Grâce à Tealeaf, elle a pu identifier qu'un incident avait eu lieu sur l'achat d'un laptop d'une grande marque plus de 80 fois uniques, soit 80 internautes qui avaient échoué à acheter un pc portable pour 1200 dollars environ. Faites le calcul et vous aurez évalué un manque à gagner de 96 000 dollars ! Pour détecter l'erreur, impossible sans Tealeaf et je vous explique pourquoi. Il s'avère que l'offre était diffusée mondialement, alors qu'elle n'était destinée qu'au territoire américain. Après avoir rejoué les parcours de chaque client (donc vu les saisies dans les champs), le site s'est aperçu que la très grande majorité des clients potentiels étaient… européens ! la quantité disponible était juste, mais systématiquement après validation, le client recevait une erreur sur la quantité sans savoir pourquoi. Il n'y avait donc pas de gestion de région. Au final, l'entreprise a envoyé un email aux personnes ayant subi le désagrément, en proposant un bon d'achat pour compenser.
Bilan : plus de la moitié des déçus ont acheté un autre ordinateur sur le site avec le bon d'achat. Un manque à gagner qui a été bonifié, une expérience qui est passée du banal au WOW et des clients qui se sont sentis écoutés.
Au-delà de ces aspects positifs, Tealeaf demeure une solution Enterprise, de part un coût de licence dimensionné pour des sites de e-commerce majeurs.
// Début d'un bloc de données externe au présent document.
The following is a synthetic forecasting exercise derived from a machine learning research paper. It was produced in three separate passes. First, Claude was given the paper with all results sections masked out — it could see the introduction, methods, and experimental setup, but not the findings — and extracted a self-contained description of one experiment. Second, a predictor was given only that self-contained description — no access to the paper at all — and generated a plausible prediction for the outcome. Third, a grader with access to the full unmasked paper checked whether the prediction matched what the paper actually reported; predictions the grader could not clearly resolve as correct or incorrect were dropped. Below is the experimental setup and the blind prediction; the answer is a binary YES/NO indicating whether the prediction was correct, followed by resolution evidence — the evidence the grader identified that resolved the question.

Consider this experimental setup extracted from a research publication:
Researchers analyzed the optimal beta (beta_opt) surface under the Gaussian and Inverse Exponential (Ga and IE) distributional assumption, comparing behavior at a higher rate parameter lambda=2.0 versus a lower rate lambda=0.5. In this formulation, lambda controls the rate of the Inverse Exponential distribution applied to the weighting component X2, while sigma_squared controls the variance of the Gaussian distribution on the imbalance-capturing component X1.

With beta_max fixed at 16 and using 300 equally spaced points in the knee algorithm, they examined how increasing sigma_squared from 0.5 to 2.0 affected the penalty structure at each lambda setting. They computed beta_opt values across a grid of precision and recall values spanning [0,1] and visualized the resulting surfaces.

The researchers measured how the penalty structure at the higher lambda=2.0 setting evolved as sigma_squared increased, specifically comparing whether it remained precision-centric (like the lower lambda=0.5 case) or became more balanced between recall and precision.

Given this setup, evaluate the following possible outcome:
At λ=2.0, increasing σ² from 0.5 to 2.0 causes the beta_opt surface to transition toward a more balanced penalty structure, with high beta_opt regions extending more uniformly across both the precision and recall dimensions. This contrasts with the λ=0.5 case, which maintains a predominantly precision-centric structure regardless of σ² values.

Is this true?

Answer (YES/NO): YES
A contre-courant et jouant la carte de la sécurité, ce sont des données tout de même très sensibles, la solution vient sur serveur dédié hébergé chez le client ou dans son Datacenter. On est loin de la logique de Cloud Computing, mais ce n'est pas l'objectif ici.
Tealeaf se distingue de ses concurrents et justifie son pricing notamment par le monitoring en temps réel et la mise à disposition de mesures instantanées et claires, tant sur l’insatisfaction, le chiffre d’affaires perdu à l’instant T en conséquence d’une anormalité repérée, etc. Ce sont un ensemble d’indicateurs composites qui permettent de focaliser son attention sur ce qui a de la valeur pour ceux et celles qui surveillent – on imagine mal revisionner tous les clients – et sur les écarts atypiques qui peuvent apparaitre. Le suivi d’indicateurs de succès d’étapes clés comme l’inscription, le paiement en ligne, le choix du mode de livraison, permettent de surveiller le déroulement du parcours durant celui-ci et jusqu’à son aboutissement.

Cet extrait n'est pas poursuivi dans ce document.